*GIVEN INFORMATION*
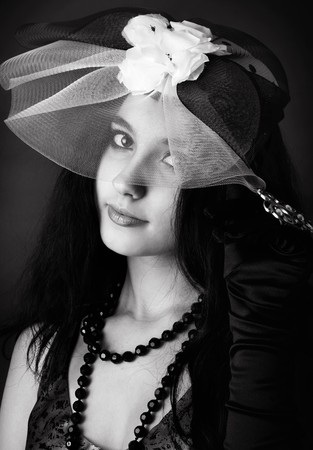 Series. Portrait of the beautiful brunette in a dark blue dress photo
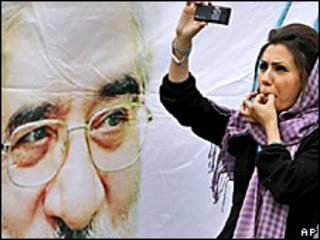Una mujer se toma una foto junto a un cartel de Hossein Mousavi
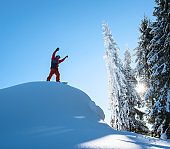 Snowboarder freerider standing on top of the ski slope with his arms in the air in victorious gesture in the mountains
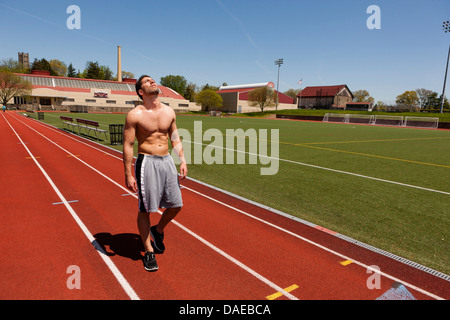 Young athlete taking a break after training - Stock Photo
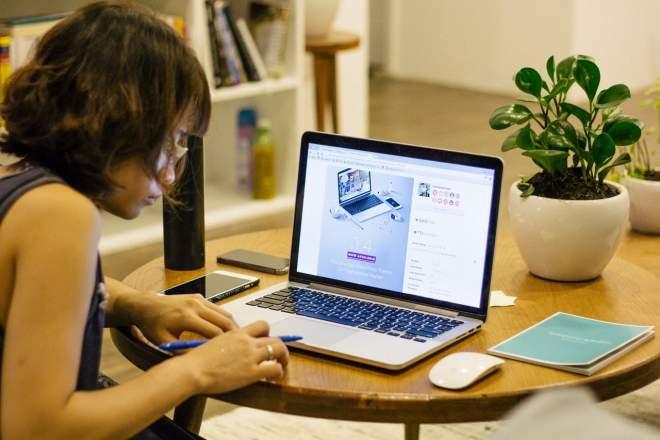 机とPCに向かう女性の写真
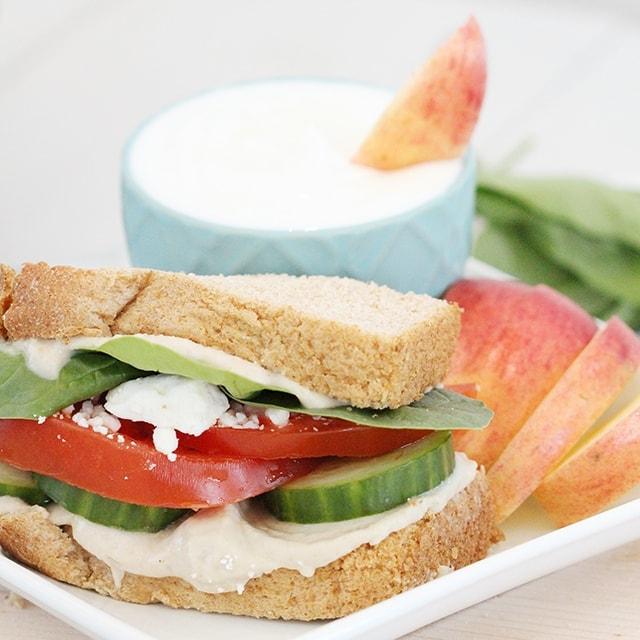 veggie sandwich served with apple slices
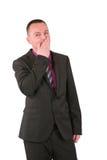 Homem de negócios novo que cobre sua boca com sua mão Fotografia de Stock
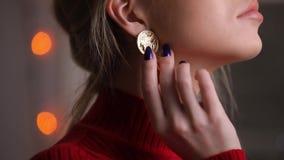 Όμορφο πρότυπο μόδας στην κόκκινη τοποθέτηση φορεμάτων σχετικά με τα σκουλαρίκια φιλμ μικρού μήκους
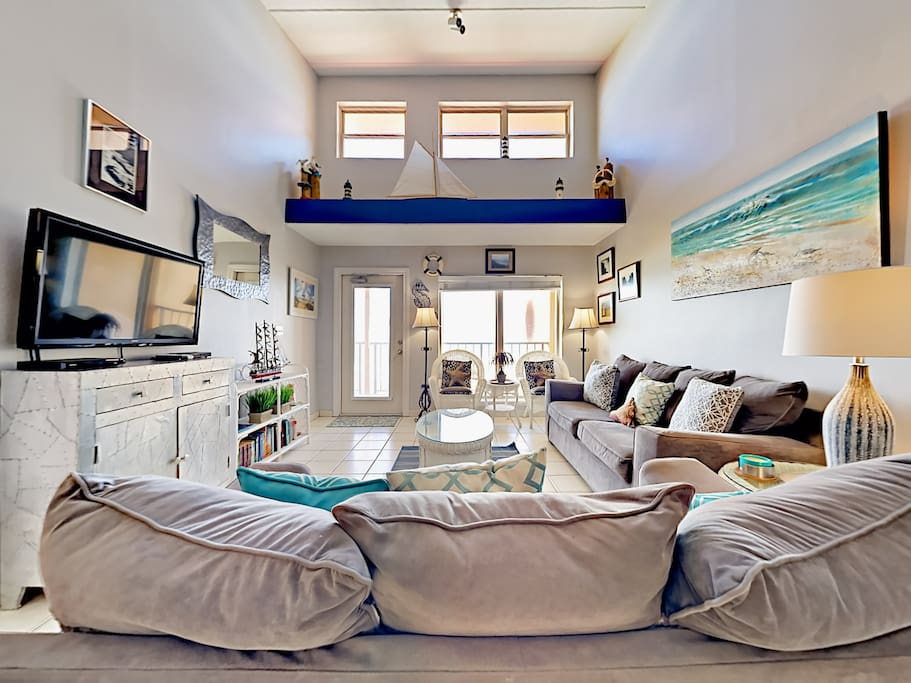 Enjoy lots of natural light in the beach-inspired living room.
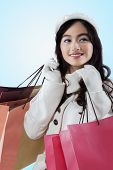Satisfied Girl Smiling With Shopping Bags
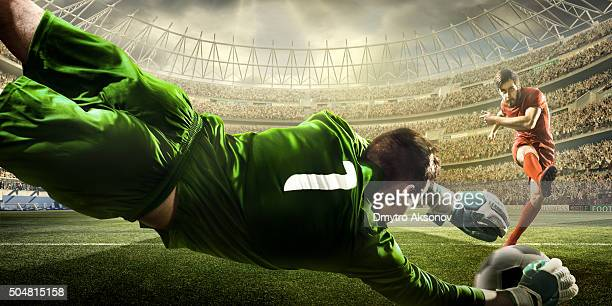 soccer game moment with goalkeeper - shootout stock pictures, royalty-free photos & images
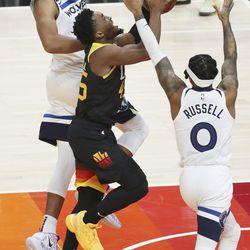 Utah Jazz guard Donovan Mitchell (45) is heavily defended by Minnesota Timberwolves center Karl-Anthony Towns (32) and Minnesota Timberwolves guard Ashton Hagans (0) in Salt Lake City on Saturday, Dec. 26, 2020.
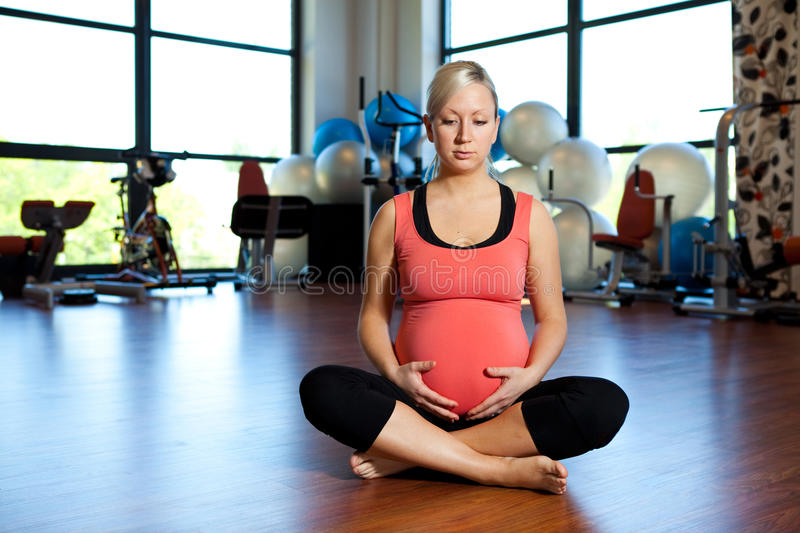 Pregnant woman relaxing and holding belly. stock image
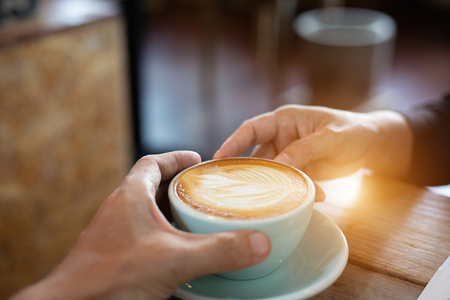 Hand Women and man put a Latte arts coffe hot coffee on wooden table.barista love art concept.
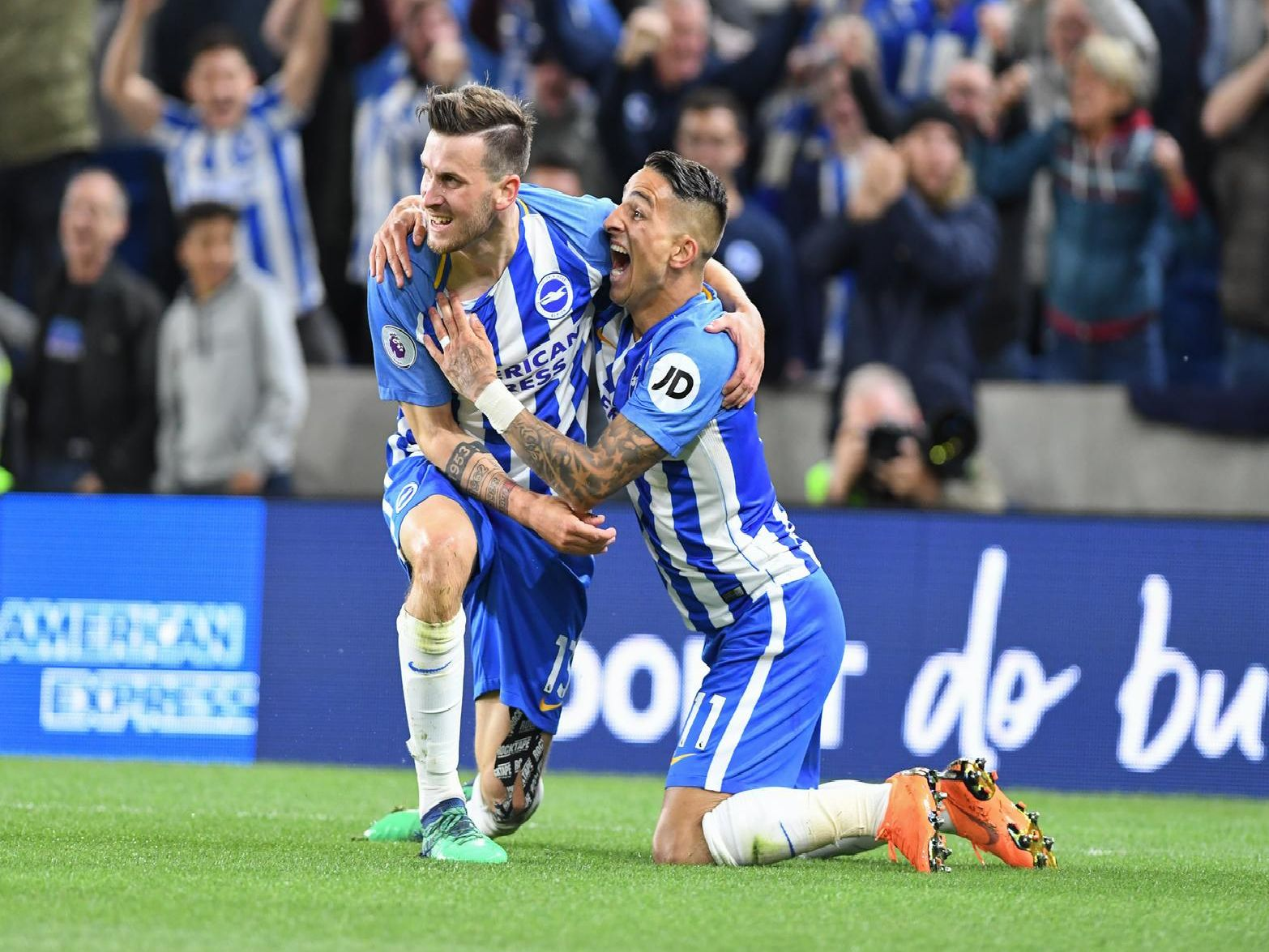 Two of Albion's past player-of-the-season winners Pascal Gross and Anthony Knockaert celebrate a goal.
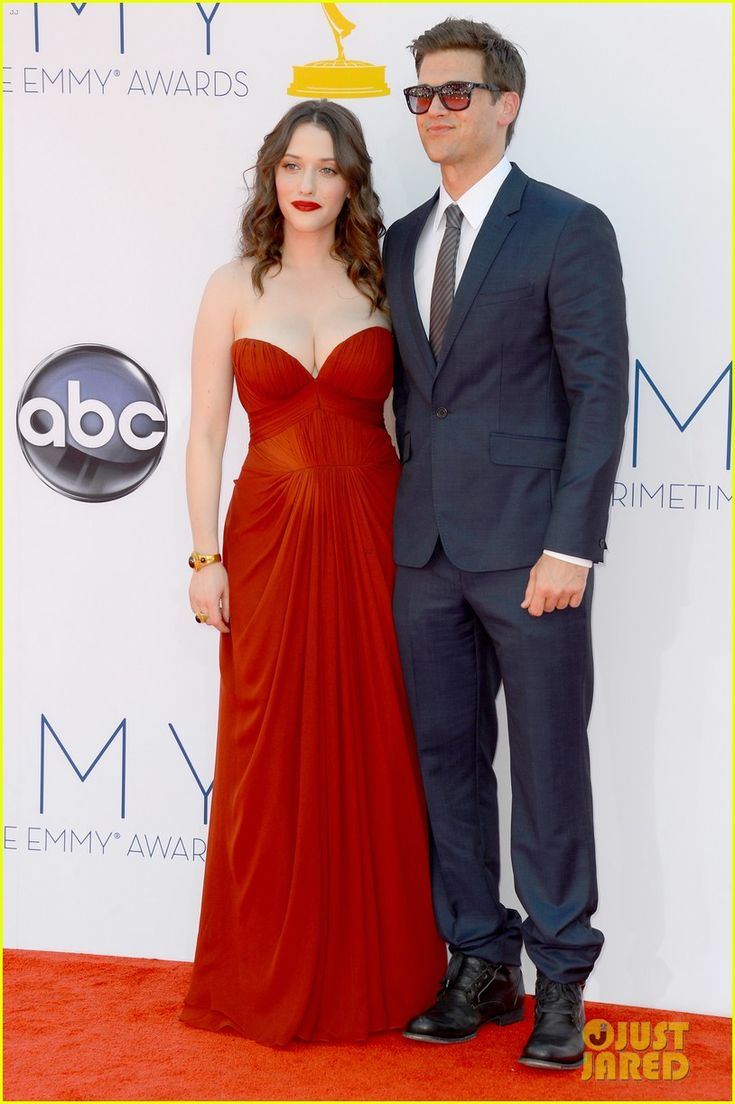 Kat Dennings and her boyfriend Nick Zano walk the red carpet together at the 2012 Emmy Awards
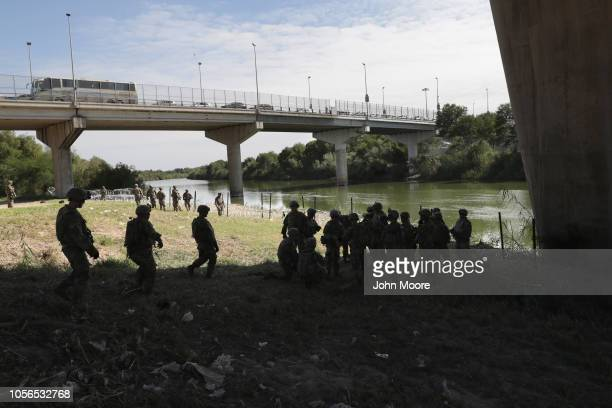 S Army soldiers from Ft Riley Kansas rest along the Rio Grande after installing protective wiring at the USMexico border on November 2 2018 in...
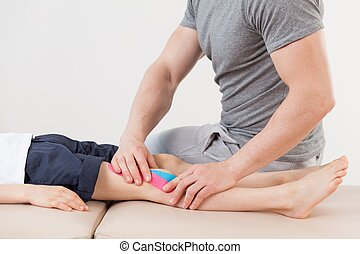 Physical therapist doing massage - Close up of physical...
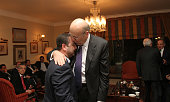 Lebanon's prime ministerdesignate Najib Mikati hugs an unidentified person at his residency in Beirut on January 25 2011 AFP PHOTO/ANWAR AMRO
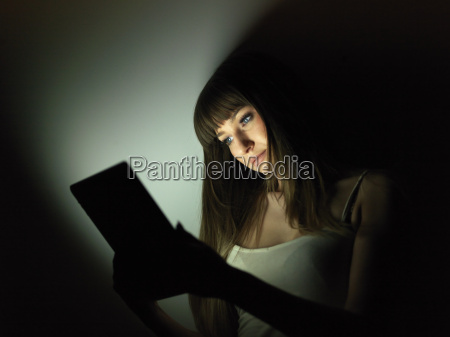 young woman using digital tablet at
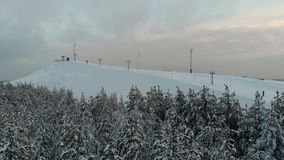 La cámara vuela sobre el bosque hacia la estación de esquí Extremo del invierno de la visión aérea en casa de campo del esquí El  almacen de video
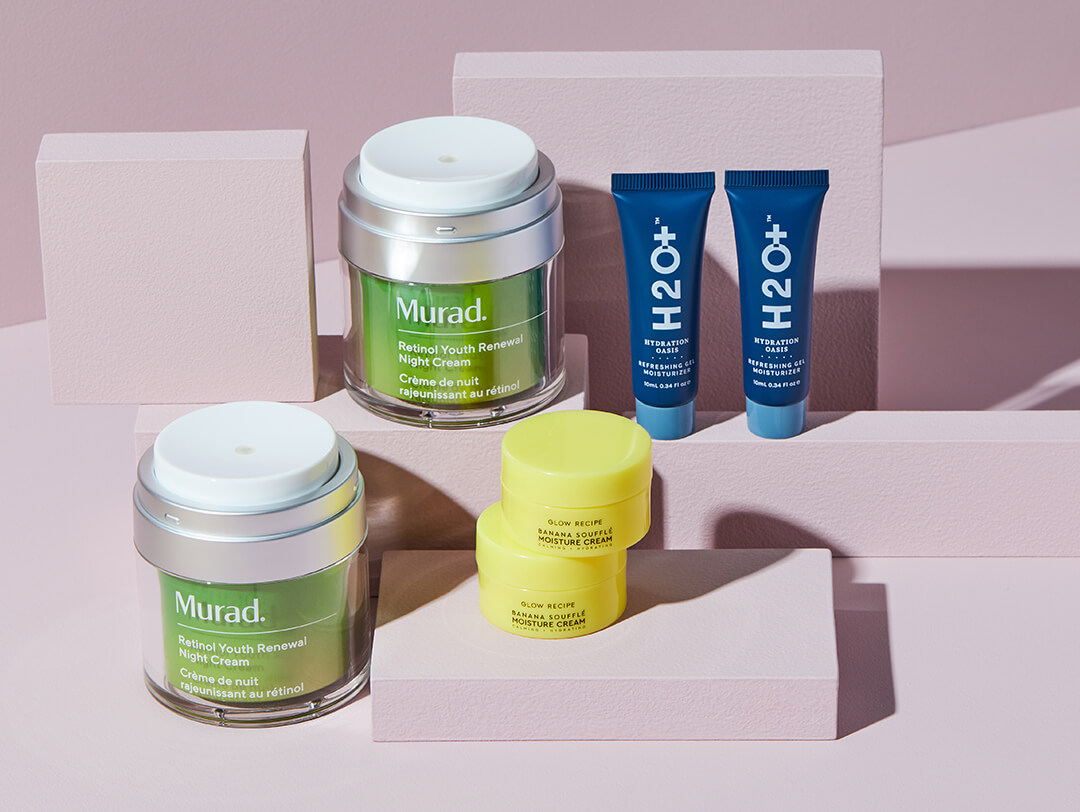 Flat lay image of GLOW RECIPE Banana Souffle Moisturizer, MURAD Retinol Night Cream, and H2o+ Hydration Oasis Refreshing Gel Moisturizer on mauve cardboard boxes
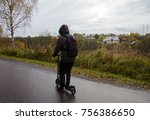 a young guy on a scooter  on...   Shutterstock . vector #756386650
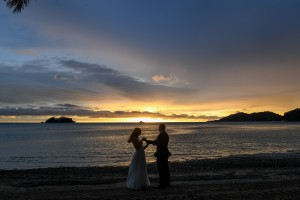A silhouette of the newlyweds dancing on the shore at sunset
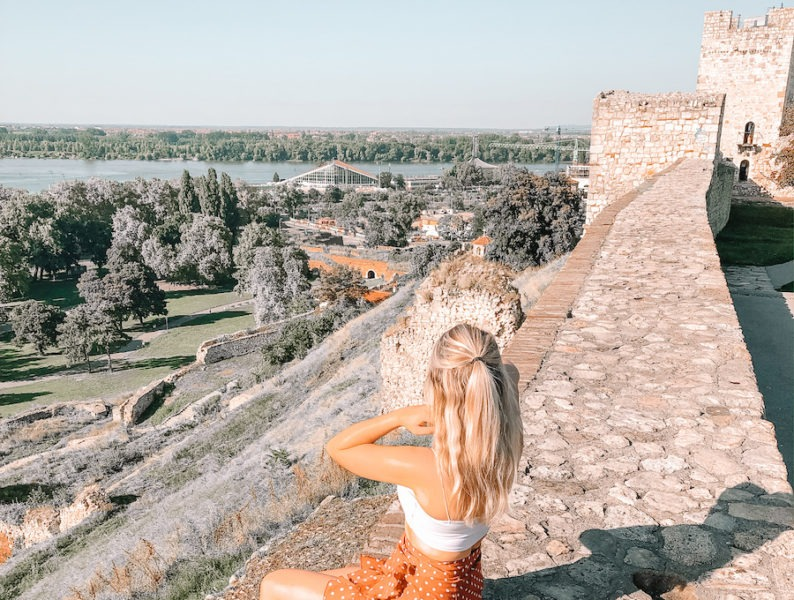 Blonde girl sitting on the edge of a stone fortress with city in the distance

*PROMPT*
The records need to be restated word for word, minus any images.

*TASK RESPONSE*
 Series. Portrait of the beautiful brunette in a dark blue dress photo
Una mujer se toma una foto junto a un cartel de Hossein Mousavi
 Snowboarder freerider standing on top of the ski slope with his arms in the air in victorious gesture in the mountains
 Young athlete taking a break after training - Stock Photo
 机とPCに向かう女性の写真
 veggie sandwich served with apple slices
 Homem de negócios novo que cobre sua boca com sua mão Fotografia de Stock
 Όμορφο πρότυπο μόδας στην κόκκινη τοποθέτηση φορεμάτων σχετικά με τα σκουλαρίκια φιλμ μικρού μήκους
 Enjoy lots of natural light in the beach-inspired living room.
Satisfied Girl Smiling With Shopping Bags
 soccer game moment with goalkeeper - shootout stock pictures, royalty-free photos & images
 Utah Jazz guard Donovan Mitchell (45) is heavily defended by Minnesota Timberwolves center Karl-Anthony Towns (32) and Minnesota Timberwolves guard Ashton Hagans (0) in Salt Lake City on Saturday, Dec. 26, 2020.
 Pregnant woman relaxing and holding belly. stock image
 Hand Women and man put a Latte arts coffe hot coffee on wooden table.barista love art concept.
 Two of Albion's past player-of-the-season winners Pascal Gross and Anthony Knockaert celebrate a goal.
 Kat Dennings and her boyfriend Nick Zano walk the red carpet together at the 2012 Emmy Awards
 S Army soldiers from Ft Riley Kansas rest along the Rio Grande after installing protective wiring at the USMexico border on November 2 2018 in...
 Physical therapist doing massage - Close up of physical...
 Lebanon's prime ministerdesignate Najib Mikati hugs an unidentified person at his residency in Beirut on January 25 2011 AFP PHOTO/ANWAR AMRO
 young woman using digital tablet at
 La cámara vuela sobre el bosque hacia la estación de esquí Extremo del invierno de la visión aérea en casa de campo del esquí El  almacen de video
 Flat lay image of GLOW RECIPE Banana Souffle Moisturizer, MURAD Retinol Night Cream, and H2o+ Hydration Oasis Refreshing Gel Moisturizer on mauve cardboard boxes
 a young guy on a scooter  on...   Shutterstock . vector #756386650
A silhouette of the newlyweds dancing on the shore at sunset
 Blonde girl sitting on the edge of a stone fortress with city in the distance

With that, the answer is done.